PROBLEM TO SOLVE :: Write the records below out in full, character for character, with no pictures.

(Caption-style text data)
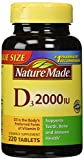 Nature Made Vitamin D3 2000 IU, Value Size, 220-Count (Pack of 2) For Sale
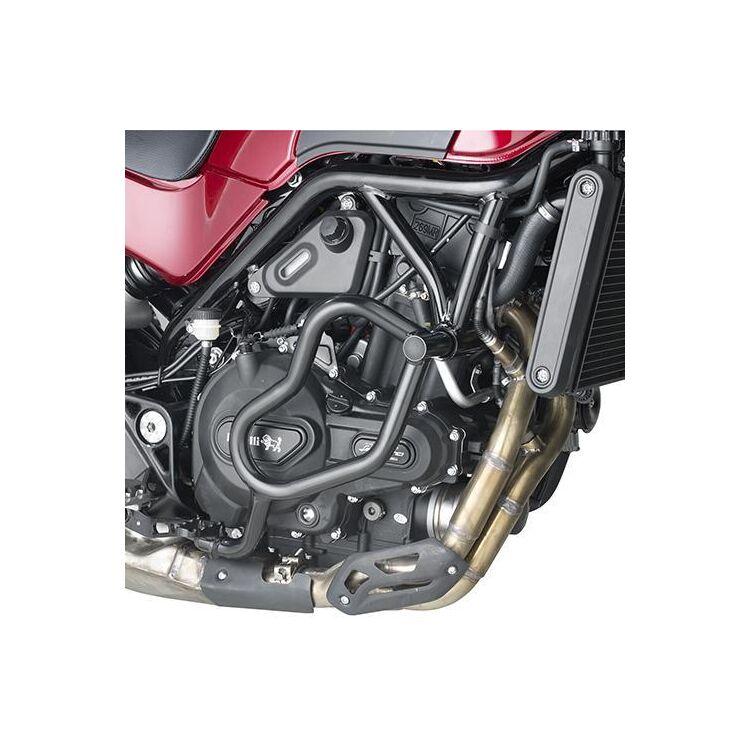 Givi TN8704 Engine Guards Benelli Leoncino / Leoncino Trail 2021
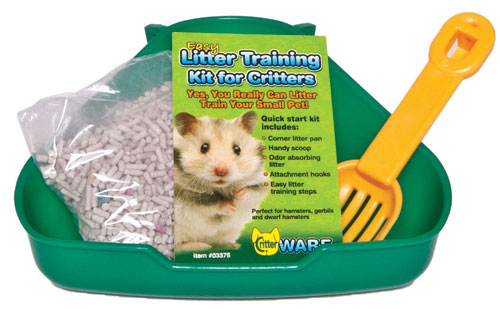 Critter Litter Training Kit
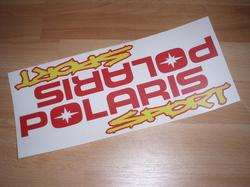 tarrat - Polaris Sport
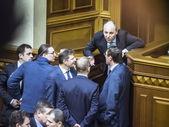 Session hall of  Verkhovna Rada — Stock Photo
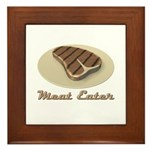 Meat Eater Framed Tile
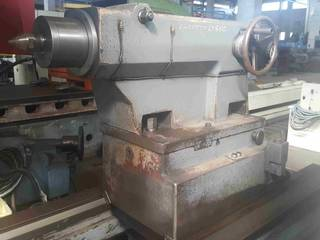 Токарный станок Pontigia PH 800 E CNC-13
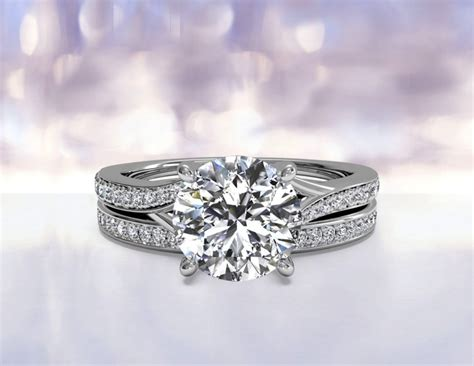 faq which wedding band style is best to pair with a ritani modern bypass engagement ring ritani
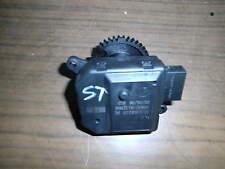 309368201BE Stellmotor Seat Ibiza 6L1 1.4 TDI 51kw BJ. 08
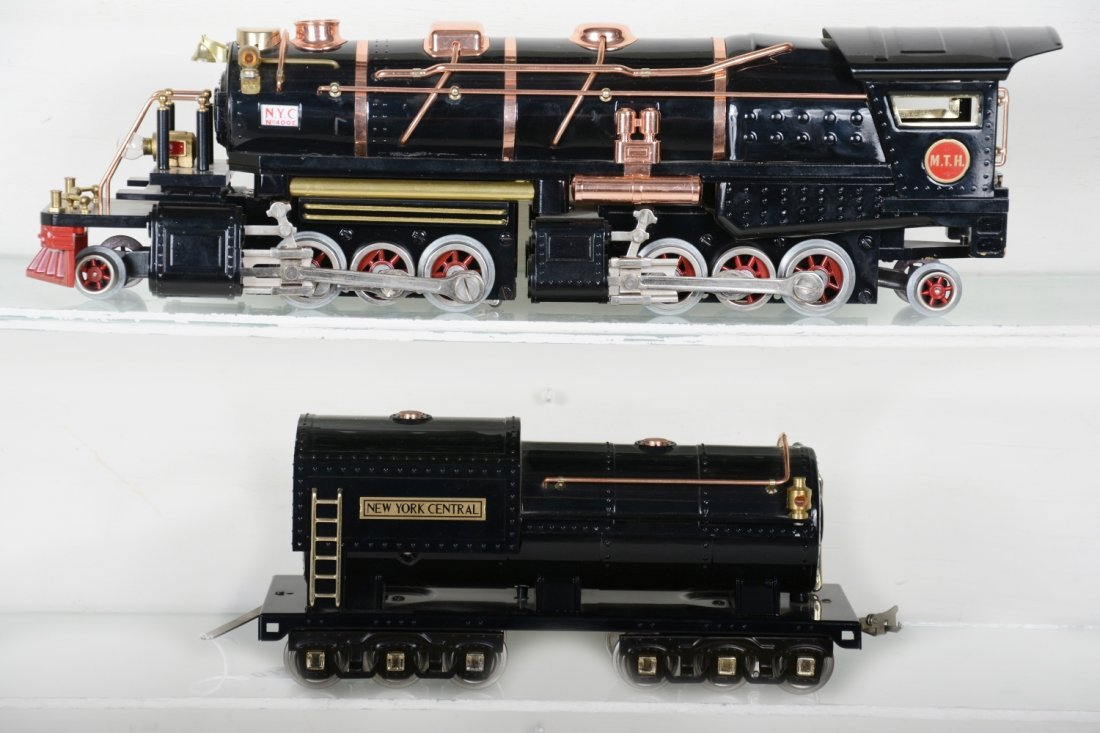 JohnHarmon  400AE 2-6 + 6-2 Prototype - 4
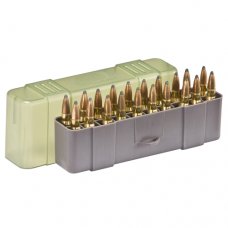 Plano - 20 Count Medium Rifle Ammo Case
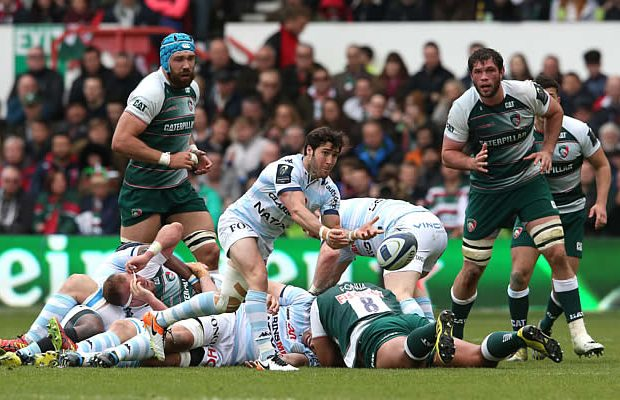 Maxime Machenaud scored a try for Racing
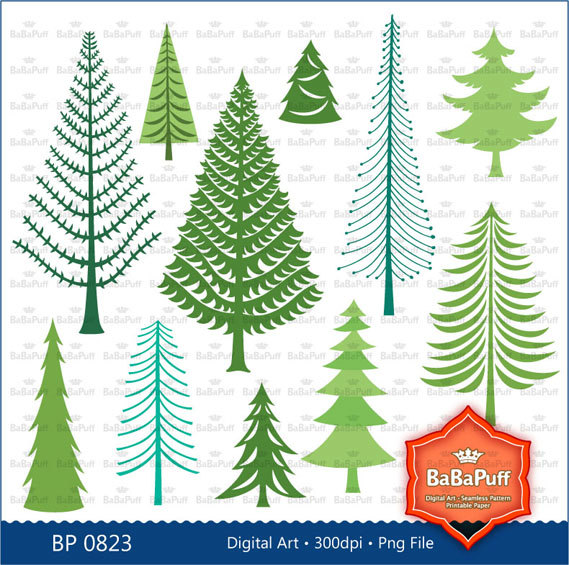 Instant Downloads Christmas Tree Pine Woodlands Woods Forest.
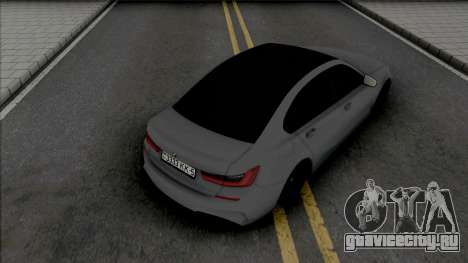 BMW 320i M Sport 2020 для GTA San Andreas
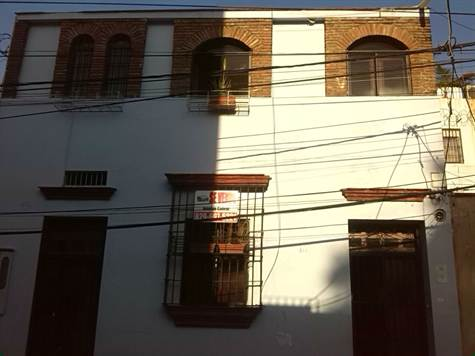 Edificios en Venta Zona Colonial, Distrito Nacional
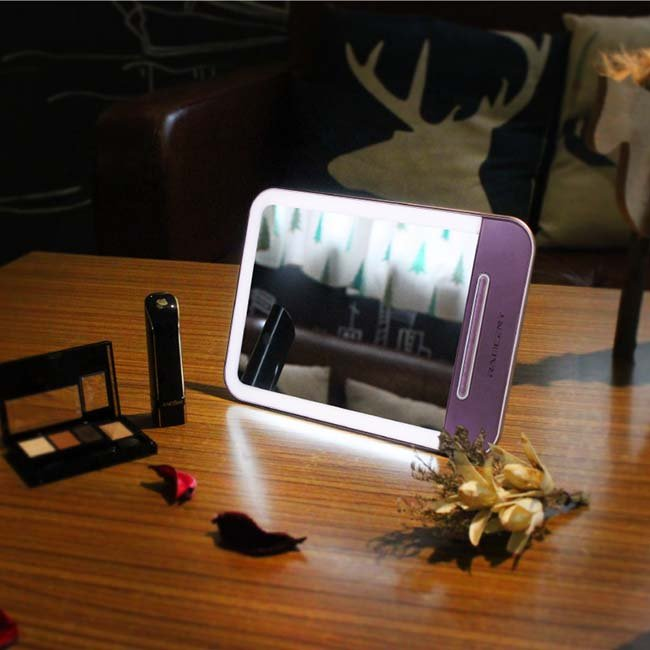 Makeup Beauty LED Mirror freeshipping - PuaGme
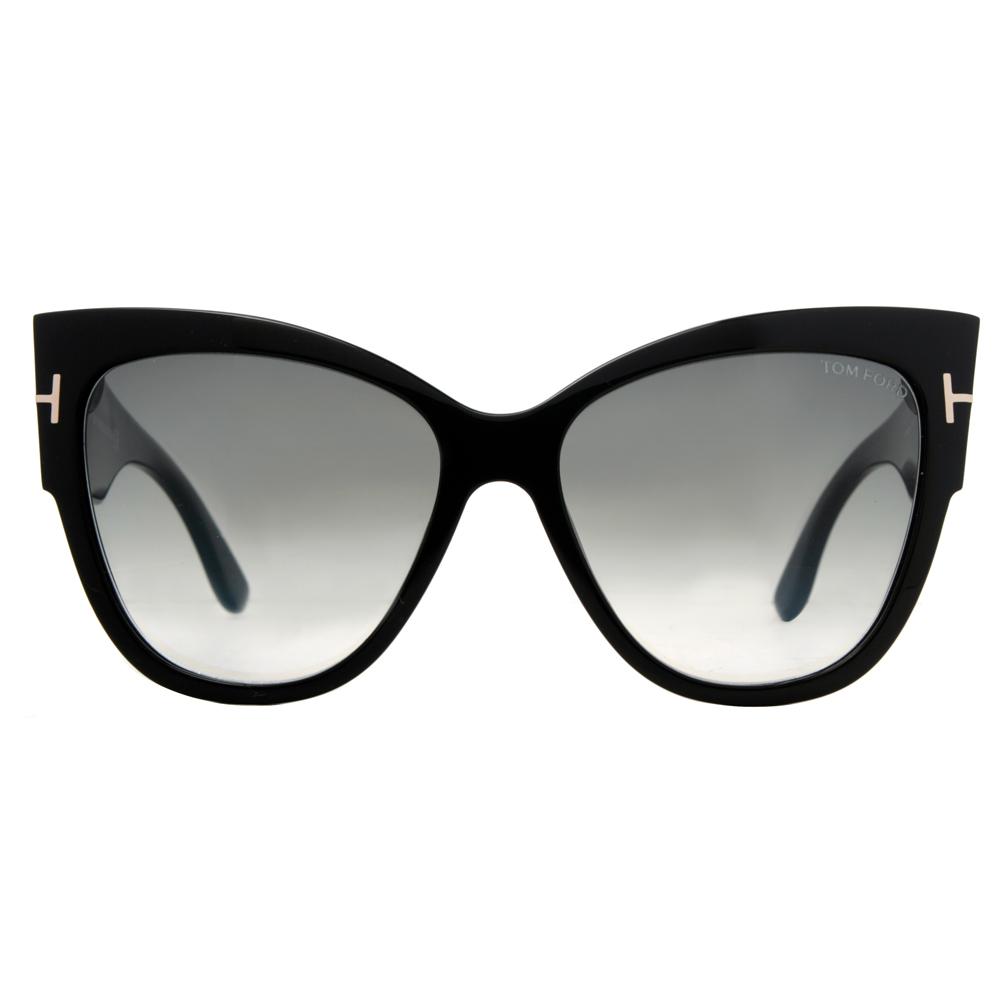 e853a21c657 Tom Ford Anoushka TF371 01B Black Gray Gradient Women  39 s Cat-Eye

EXERCISE SOLUTION ::
 Nature Made Vitamin D3 2000 IU, Value Size, 220-Count (Pack of 2) For Sale
 Givi TN8704 Engine Guards Benelli Leoncino / Leoncino Trail 2021
 Critter Litter Training Kit
 tarrat - Polaris Sport
 Session hall of  Verkhovna Rada — Stock Photo
 Meat Eater Framed Tile
 Токарный станок Pontigia PH 800 E CNC-13
 faq which wedding band style is best to pair with a ritani modern bypass engagement ring ritani
 309368201BE Stellmotor Seat Ibiza 6L1 1.4 TDI 51kw BJ. 08
 JohnHarmon  400AE 2-6 + 6-2 Prototype - 4
 Plano - 20 Count Medium Rifle Ammo Case
 Maxime Machenaud scored a try for Racing
 Instant Downloads Christmas Tree Pine Woodlands Woods Forest.
 BMW 320i M Sport 2020 для GTA San Andreas
 Edificios en Venta Zona Colonial, Distrito Nacional
 Makeup Beauty LED Mirror freeshipping - PuaGme
 e853a21c657 Tom Ford Anoushka TF371 01B Black Gray Gradient Women  39 s Cat-Eye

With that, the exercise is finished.